Di mana mafia dimulai.

Tidak ada cerita tentang perjudian yang lengkap tanpa membahas hubungannya dengan dunia kriminal, atau mafia. Amerika masih dapat mengingat momen pada tahun 1947 ketika seorang pria bersenjata menembaki Benjamin Siegel, seorang warga negara AS. Ledakan senapan ditembakkan saat Siegel duduk di apartemennya di Beverly Hills. Ia juga dikenal dengan nama “Bugsy”, seorang mafia Las Vegas dan pemilik Flamingo, sebuah hotel mewah situs judi slot online. Investasinya di dalamnya adalah jumlah 6 juta dolar yang fenomenal.

“Di Balik Bawah Tanah”

Namun, para ahli memperingatkan bahwa perjudian tidak dapat dilarang sepenuhnya bahkan dalam teori. Tom Clancy, dalam “Op Center” -nya, menggambarkan permainan Jepang pachinko sebagai “versi vertikal” dari pinball. Pemain menembak bola ke dalam permainan dengan cara yang sama seperti yang dia lakukan di pinball. Bola dijatuhkan di antara tata letak slot. Banyak dari mereka jatuh ke bawah. Beberapa jatuh ke lubang khusus. Ini menciptakan jenis mesin slot baru. Tiga simbol atau gambar yang cocok sudah cukup untuk memenangkan permainan. Pemenang akan menerima bola baru. Bola bisa ditukar dengan hadiah. Meskipun perjudian dilarang di Jepang, panti telah menemukan cara untuk mengatasinya. Bola dapat dikembalikan ke toko suvenir toko pachinko untuk hadiah atau dapat ditukar di jendela luar untuk barang dagangan. Sebuah boneka beruang kecil berharga 20 000 yen sedangkan boneka beruang besar adalah 60 ribu yen. Seekor harimau mainan bisa berharga sekitar 60 ribu yen.

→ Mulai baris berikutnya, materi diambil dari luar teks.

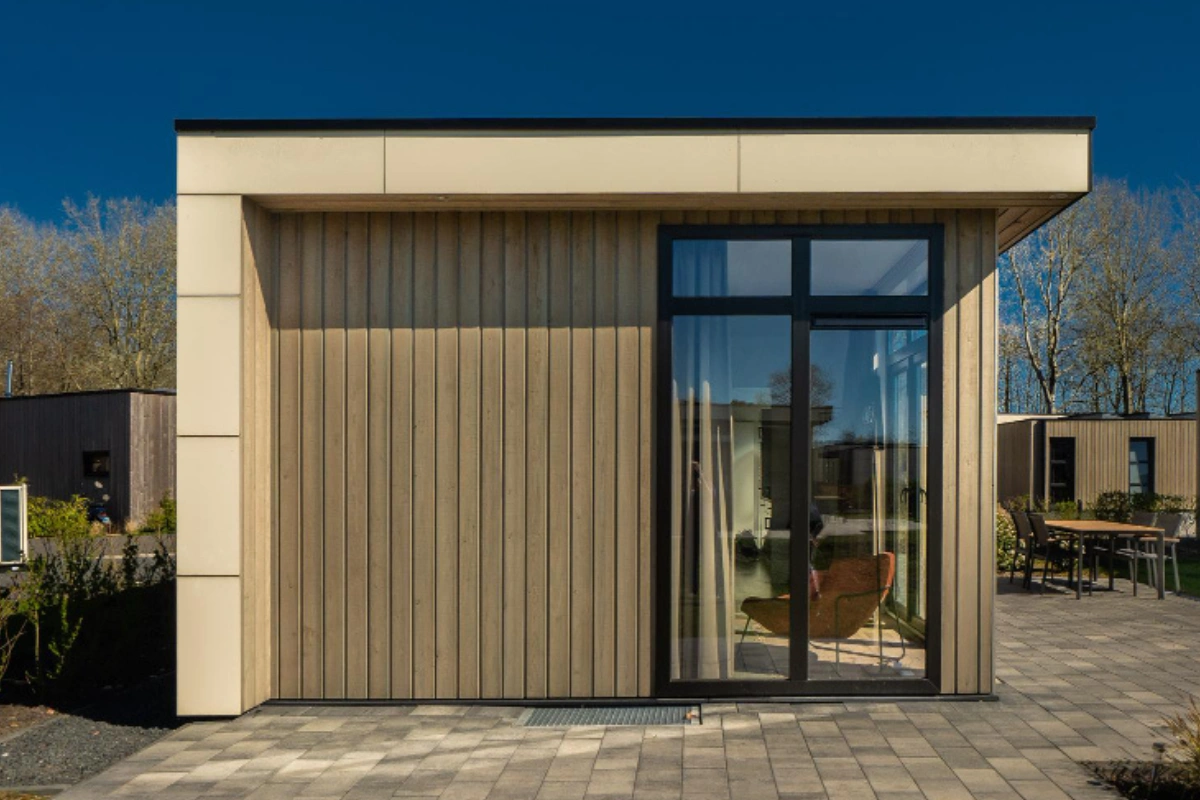 Junior ADU construction and JADU planning services in Los Angeles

Akhir 70-an Uni Soviet menyaksikan peristiwa yang paling luar biasa. Salah satu perusahaan negara Baltik Soviet memproduksi mainan yang agak menarik, yang disebut “swingbingo” (loto). Prototipe sebenarnya adalah versi roulette tetapi lebih kecil. Sisa pengalaman itu identik dengan kasino nyata: lapangan bermain, bola, angka, merah dan hitam “…. Itu sudah tersedia di toko-toko. Itu juga tersedia di toko-toko.

Bukan kebetulan bahwa Rino memiliki kotak dengan bandit satu tangan di atas gurun. Kotak itu memiliki tanda yang mengatakan, “Satu kesempatan lagi. Ini kesempatanmu!

Leave a Reply

Your email address will not be published.